Twitter

Friday, January 30, 2015

Lego, sampling and bad-behaving confidence intervals

Yesterday, during the second lecture of our Introduction to Data Science course for students in non-quantitative program. We did a sampling demo adapted from Andrew Gelman and Deborah Nolan's teaching book (a bag of tricks).

Change from candies to legos. The original teaching recipe uses candies. A side effect of that is the instructor will always get so much left over of candies as the students are getting more and more health conscious. So this time, I decided to use lego pieces. One advantage of this change is that we can save the kitchen scale and just count the number of studs (or "points") on the lego pieces.

Preparation. The night before I counted two bags of 100 lego pieces: population A and population B. Population A consists of about 30 large pieces and 70 tiny pieces. Population B consists of 100 similar pieces (4 studs, 6 studs and 8 studs).

In-Class demo. At the beginning of the lecture, we explained to the students what they need to do and passed one bag to half of the class, and the other bag to the other half, along with  data recording sheets.

Results. Before class, I asked a MA student, Ke Shen, in our program who is very good at visualization and R to create a RShiny app for this demo, where I can quickly key in the numbers and display the confidence intervals.

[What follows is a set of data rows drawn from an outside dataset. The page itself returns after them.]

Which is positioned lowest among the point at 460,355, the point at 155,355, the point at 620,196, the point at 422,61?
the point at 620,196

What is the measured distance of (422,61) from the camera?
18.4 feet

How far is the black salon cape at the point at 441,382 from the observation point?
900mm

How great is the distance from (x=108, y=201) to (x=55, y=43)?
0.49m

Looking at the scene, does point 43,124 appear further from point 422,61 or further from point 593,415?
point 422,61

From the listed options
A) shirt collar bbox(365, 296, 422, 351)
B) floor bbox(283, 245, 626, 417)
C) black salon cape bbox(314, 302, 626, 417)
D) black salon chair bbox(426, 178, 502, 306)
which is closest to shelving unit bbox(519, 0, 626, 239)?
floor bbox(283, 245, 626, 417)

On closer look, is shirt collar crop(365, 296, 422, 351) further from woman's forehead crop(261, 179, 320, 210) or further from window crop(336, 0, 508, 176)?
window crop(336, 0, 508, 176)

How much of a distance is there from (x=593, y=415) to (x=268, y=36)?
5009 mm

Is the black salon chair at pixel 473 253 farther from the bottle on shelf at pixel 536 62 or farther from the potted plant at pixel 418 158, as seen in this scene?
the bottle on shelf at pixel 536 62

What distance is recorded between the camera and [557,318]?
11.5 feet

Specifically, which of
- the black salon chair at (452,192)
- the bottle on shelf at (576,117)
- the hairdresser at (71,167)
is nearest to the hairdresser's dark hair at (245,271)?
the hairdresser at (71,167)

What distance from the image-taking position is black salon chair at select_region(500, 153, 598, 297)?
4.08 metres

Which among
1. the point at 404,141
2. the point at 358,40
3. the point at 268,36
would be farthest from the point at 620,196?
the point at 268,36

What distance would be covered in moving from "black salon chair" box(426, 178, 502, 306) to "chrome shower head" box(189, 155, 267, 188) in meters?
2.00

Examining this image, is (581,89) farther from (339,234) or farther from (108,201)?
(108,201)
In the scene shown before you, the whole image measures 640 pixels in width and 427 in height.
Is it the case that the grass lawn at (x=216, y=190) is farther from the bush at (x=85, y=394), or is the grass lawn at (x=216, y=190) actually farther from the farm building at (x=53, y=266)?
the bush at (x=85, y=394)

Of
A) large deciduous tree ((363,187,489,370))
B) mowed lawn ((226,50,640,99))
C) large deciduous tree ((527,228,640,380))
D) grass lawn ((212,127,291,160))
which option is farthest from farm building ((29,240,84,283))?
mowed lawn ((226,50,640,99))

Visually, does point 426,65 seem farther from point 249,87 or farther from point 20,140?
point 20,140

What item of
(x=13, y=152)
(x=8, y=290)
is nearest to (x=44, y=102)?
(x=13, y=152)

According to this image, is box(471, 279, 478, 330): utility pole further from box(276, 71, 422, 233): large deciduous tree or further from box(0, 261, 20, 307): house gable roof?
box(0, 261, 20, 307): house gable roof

Here are population A samples.
Here are population B samples. 

Conclusion. Several things we noticed from this demo:
  1. sampling lego pieces can be pretty noisy. 
  2. all samples of population A over-estimated the true population mean (the red line). samples of population B seemed to be doing better. 
  3. population variation affects the width of the confidence intervals. 
  4. but even wider confidence intervals were wrong due to large bias.